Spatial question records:
********
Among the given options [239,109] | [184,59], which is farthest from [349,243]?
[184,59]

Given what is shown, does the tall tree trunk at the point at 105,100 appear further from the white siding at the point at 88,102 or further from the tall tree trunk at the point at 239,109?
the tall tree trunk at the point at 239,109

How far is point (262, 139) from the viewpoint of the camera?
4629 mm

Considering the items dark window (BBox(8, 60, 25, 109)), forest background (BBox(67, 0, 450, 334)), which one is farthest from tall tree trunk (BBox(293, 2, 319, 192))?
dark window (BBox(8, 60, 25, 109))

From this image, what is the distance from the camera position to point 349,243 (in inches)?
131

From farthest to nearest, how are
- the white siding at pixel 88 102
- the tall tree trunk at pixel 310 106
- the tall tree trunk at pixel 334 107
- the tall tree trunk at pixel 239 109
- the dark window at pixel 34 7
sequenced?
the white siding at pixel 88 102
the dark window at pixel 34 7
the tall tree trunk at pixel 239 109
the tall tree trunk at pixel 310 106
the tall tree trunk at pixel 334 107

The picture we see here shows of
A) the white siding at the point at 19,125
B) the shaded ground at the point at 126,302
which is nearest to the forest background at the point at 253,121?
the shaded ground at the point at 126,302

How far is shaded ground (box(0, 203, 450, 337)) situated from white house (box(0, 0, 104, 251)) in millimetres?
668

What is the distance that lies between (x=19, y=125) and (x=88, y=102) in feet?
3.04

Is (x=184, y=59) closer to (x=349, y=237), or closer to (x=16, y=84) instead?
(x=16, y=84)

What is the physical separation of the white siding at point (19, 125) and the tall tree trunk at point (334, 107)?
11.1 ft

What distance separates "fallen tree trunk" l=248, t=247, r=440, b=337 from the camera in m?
********
=== Problem description ===
Replace "physical separation" with "distance" in the lines from the one containing "What is the physical" through the end of the records, and rewrite those lines with nothing else changed.

=== Solution below ===
What is the distance of the white siding at point (19, 125) and the tall tree trunk at point (334, 107)?
11.1 ft

What distance separates "fallen tree trunk" l=248, t=247, r=440, b=337 from the camera in m?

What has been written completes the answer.